High-end outdoor clothing brand Patagonia Inc is taking on fast fashion retailer Gap for copying its “iconic” fleece jacket design. Patagonia Inc has filed court proceedings in the Federal Court.
In a complaint filed on 22 November 2022, Patagonia alleges that Gap willfully and deliberately copied the fleece design through the creation and sale of its “Mockneck Pullover” jackets, mimicking the flap pocket and rectangular logo of Patagonia’s classic “Snap-T” fleece jackets (shown below).
Images taken from Patagonia website at URL: www.patagonia.com and GAP website at URL: www.gap.com.
A one star customer review of the Gap Product was submitted in the complaint, in which the consumer observed that the product was an “obvious Pata*gonia ripoff [sic]” and stated they “had to zoom in” to confirm the logo was Gap.
The Snap-T pullover fleece was introduced in 1985, with the flap pocket added to the design in 1989. Patagonia claims the Snap-T has since become an immediately recognizable Patagonia design and a “well known” trade dress, consisting of the snap placket and matching pocket flaps, rendered in contrasting color from the fleece and in a different fabrication.
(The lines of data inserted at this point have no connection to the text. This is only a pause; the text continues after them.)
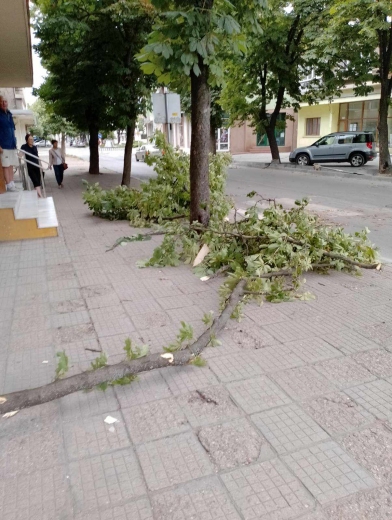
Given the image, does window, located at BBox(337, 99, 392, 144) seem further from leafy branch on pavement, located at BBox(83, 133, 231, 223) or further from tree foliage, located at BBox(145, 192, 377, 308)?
tree foliage, located at BBox(145, 192, 377, 308)

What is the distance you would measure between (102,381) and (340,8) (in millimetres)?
15963

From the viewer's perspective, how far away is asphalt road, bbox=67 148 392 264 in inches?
368

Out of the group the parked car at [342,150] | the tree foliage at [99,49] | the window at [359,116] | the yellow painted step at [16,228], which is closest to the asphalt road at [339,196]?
the parked car at [342,150]

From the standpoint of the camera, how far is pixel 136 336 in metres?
4.09

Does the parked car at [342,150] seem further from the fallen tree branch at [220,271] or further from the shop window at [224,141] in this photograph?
the fallen tree branch at [220,271]

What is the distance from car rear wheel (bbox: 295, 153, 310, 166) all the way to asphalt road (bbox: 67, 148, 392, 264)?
3841 millimetres

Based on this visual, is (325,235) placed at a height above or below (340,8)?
below

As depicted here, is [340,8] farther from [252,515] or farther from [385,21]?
[252,515]

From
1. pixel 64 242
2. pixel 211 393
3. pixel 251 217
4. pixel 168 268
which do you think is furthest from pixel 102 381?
pixel 64 242

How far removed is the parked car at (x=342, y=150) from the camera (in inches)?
903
The Snap-T design has also been featured in a New York Museum of Modern Art exhibit, and in the Victoria & Albert Gallery.
Patagonia alleges that Gap’s “adoption of designs and logos … cannot have occurred by accident” as it mimics all elements of this “iconic” trade dress. Patagonia states the Gap Product has and will continue to dilute the distinctive quality of Patagonia’s trade marks and trade dress, and is likely to cause confusion among consumers about the product source, or induce consumers to believe a collaboration has occurred.
Patagonia seeks injunctive relief and monetary damages in the form of its damages and lost profits and Gap’s profits attributable to the infringing conduct. The case is Patagonia Inc v Gap Inc, US District Court, Northern District of California, No. 22-07437. We will continue to provide updates as the case progresses through the Courts.